EARLY predictions of the impact of the COVID-19 pandemic by some public health scientists painted a gloomy picture for Africa. The continent was expected to suffer a huge burden of disease and death. These predictions have not held true. The continent has experienced fewer deaths than predicted.

  In addition, it has been much less affected than many other parts of the world. For example, the total number of recorded deaths in the entire African continent is slightly less than those recorded in the UK alone. Even when under-reporting is accounted for, the mortality rate has been lower than in western Europe.

  There are several reasons why predictions of COVID-19 ravaging African countries were wrong – but two stand out. The first is limited scientific knowledge of how the virus behaves in different populations and environments. The second is an underestimation of Africa’s ability to respond to the pandemic.

  Despite having comparatively poor health infrastructure, African public health practitioners have amassed a wealth of experience of managing epidemics. The 2014-16 Ebola outbreak in west Africa showed local doctors using mitigation strategies available to them and the strong community based healthcare system.

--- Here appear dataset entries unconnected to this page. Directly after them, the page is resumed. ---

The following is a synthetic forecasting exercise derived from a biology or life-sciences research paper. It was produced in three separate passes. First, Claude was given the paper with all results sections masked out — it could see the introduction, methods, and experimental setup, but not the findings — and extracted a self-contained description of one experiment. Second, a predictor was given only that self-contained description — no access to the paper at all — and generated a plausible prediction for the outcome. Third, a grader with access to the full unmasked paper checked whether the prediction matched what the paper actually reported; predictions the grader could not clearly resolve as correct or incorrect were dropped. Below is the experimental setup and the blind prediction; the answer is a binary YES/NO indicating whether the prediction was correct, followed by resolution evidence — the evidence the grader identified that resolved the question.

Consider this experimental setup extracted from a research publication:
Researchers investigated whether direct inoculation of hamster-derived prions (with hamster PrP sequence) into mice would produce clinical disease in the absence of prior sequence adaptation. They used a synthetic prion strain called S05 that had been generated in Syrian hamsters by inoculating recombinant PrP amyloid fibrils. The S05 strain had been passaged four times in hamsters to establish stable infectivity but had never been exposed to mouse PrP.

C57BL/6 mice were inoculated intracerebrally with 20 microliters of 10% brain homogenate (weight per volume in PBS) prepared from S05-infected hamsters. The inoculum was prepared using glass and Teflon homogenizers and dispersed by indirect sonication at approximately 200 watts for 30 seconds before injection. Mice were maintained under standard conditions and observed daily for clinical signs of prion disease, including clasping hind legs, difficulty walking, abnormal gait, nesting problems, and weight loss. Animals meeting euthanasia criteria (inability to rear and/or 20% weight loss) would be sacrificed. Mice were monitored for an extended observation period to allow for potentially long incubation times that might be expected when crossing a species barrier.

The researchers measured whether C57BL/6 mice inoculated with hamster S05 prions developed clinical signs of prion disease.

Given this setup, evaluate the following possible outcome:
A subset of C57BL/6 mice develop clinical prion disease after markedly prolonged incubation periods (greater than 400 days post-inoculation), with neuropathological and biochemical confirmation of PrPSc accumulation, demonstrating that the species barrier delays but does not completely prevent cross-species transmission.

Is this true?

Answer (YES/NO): NO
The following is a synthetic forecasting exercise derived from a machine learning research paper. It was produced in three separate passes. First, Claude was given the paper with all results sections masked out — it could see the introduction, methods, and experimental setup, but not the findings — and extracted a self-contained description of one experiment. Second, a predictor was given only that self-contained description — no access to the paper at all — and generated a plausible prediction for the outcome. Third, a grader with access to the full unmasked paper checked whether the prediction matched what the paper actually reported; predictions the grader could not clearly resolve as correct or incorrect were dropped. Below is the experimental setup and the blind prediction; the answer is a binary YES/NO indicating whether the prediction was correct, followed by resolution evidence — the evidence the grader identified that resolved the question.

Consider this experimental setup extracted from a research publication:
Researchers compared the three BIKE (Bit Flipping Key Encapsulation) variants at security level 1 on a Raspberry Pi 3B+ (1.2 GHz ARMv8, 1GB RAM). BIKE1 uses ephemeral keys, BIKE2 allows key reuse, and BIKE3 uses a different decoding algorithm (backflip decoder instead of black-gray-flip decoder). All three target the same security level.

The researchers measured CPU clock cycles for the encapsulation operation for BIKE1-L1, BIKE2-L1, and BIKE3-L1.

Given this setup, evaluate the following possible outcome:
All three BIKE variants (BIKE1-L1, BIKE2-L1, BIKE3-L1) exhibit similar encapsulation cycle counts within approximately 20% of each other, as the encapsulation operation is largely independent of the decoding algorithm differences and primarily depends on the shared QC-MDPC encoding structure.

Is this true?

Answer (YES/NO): NO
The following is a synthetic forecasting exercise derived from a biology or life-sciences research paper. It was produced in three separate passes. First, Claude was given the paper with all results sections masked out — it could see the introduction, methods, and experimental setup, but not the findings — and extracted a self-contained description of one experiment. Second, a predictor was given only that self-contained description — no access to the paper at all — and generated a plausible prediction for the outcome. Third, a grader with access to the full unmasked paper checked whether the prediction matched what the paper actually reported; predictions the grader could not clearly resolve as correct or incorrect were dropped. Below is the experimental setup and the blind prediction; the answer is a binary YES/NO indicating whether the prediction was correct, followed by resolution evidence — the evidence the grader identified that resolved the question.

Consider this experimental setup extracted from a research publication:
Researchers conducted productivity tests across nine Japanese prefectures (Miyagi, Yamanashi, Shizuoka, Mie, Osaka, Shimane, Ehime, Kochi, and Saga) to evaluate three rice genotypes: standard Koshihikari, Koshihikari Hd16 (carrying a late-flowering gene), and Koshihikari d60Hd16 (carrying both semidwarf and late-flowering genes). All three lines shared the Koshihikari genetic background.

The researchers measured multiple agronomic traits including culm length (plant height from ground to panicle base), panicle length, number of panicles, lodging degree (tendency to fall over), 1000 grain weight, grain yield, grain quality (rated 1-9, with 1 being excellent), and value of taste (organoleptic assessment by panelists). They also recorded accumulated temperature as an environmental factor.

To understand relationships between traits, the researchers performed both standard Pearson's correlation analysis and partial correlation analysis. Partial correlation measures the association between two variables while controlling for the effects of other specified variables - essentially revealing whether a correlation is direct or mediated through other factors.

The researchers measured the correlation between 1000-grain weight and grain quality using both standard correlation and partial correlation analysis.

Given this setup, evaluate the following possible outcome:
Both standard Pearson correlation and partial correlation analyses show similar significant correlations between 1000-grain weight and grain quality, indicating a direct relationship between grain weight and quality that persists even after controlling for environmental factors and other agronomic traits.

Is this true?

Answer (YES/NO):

  By September 2020, it was clear that the pandemic was following a different path on the continent than was predicted. This underscored the need for African countries to learn lessons for Africa from data collected from Africa.

  To do this, my colleagues and I at the National Institute for Health Research Global Health Unit Tackling Infections to Benefit Africa worked with partners at the Universities of Ghana and Edinburgh, as well as the World Health Organisation (WHO) regional office for Africa, to analyse data collected from member states.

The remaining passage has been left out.